Antes de mais, garanto-vos que não é pela sua figura redondinha, nem pelos seus olhos azuis, tão pouco pelo blazer e calças a condizer com que alterna, dia sim dia não, nas suas aparições públicas, nem só pela sua inegável inteligência e capacidade de trabalho. Também não é pelas fotografias antigas onde mostra um corpinho bem trabalhado pela ginástica da RDA.
Os 35% de alemão que ainda consigo compreender através do muito pouco que resta daquilo que estudei e aprendi ajudam muito. A sua voz bem colocada e expressiva e o seu alemão educado convencem-me, ao ouvir e entender aquilo que ela diz e as coisas que defende. Sem esquecer a sua postura. Recordem só o modo como anunciou a confirmação de envenenamento de Navalny, a forma como tal comunicou à NATO e à União Europeia, sem se esquecer, e mencionando a propósito, as autoridades russas com as quais contactou.

ENUNCIADO 1 – No texto, transcreva novamente o trecho que começa com as palavras "Antes de mais, garanto-vos" e termina com "as quais contactou.", substituindo "NATO" por "OTAN".
ENUNCIADO 2 – Redija a continuação do texto sobre a governante alemã, prosseguindo a partir da última frase apresentada.

LINHAS FORNECIDAS –

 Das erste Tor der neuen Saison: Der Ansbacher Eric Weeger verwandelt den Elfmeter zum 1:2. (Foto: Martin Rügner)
--
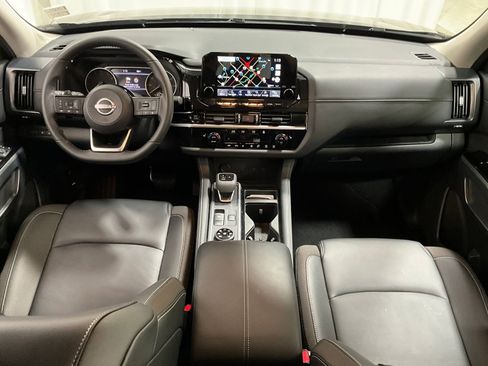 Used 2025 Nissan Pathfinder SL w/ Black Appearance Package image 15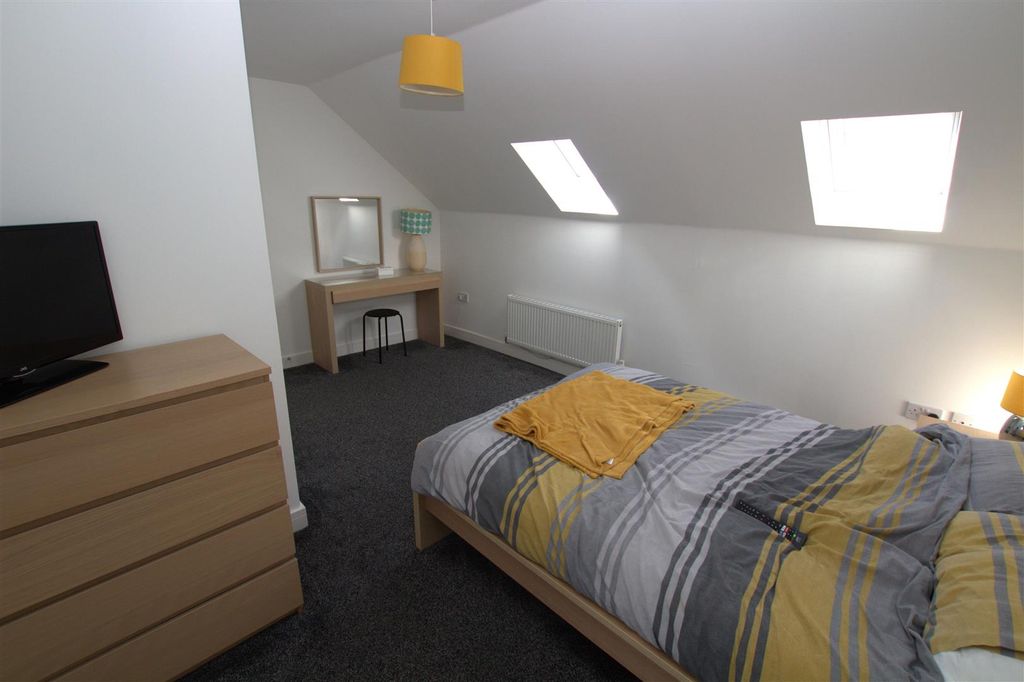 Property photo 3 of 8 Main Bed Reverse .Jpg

RESPOSTA ESPERADA 1 –
Antes de mais, garanto-vos que não é pela sua figura redondinha, nem pelos seus olhos azuis, tão pouco pelo blazer e calças a condizer com que alterna, dia sim dia não, nas suas aparições públicas, nem só pela sua inegável inteligência e capacidade de trabalho. Também não é pelas fotografias antigas onde mostra um corpinho bem trabalhado pela ginástica da RDA.
Os 35% de alemão que ainda consigo compreender através do muito pouco que resta daquilo que estudei e aprendi ajudam muito. A sua voz bem colocada e expressiva e o seu alemão educado convencem-me, ao ouvir e entender aquilo que ela diz e as coisas que defende. Sem esquecer a sua postura. Recordem só o modo como anunciou a confirmação de envenenamento de Navalny, a forma como tal comunicou à OTAN e à União Europeia, sem se esquecer, e mencionando a propósito, as autoridades russas com as quais contactou.

RESPOSTA ESPERADA 2 –
Este meu amor por esta alemã da antiga RDA talvez tenha nascido em mim por volta de 2014. Porquê? Talvez porque se dizia muito mal dela, mas porque foi uma verdadeira estadista que nesse ano mostrou ter mais compreensão e uma política consequente para com os milhões de migrantes e refugiados que na Europa procuravam uma réstia daquilo que os seus países destruídos e perdidos na guerra e na fome lhes negavam.
Foi nessa altura que Angela Merkel acolheu milhões de desgraçados, os ajudou, lhes deu uma orientação e fê-los ainda acreditar na possibilidade dum futuro, abrindo-lhes as portas da Alemanha e recusando-lhes mais desgraça a qual todos nós, europeus, fingíamos ignorar, olhando para o lado, assobiando e dizíamos desconhecer.
No ano passado, entre 2018 e 2020, Angela Merkel acolheu mais um milhão de afegãos, iranianos, sírios, líbios e africanos do sub-Sahara. E já este ano, há poucos dias atrás, disse numa corajosa entrevista que hoje voltaria a fazer exactamente a mesma coisa que fez até aqui se tal fosse preciso.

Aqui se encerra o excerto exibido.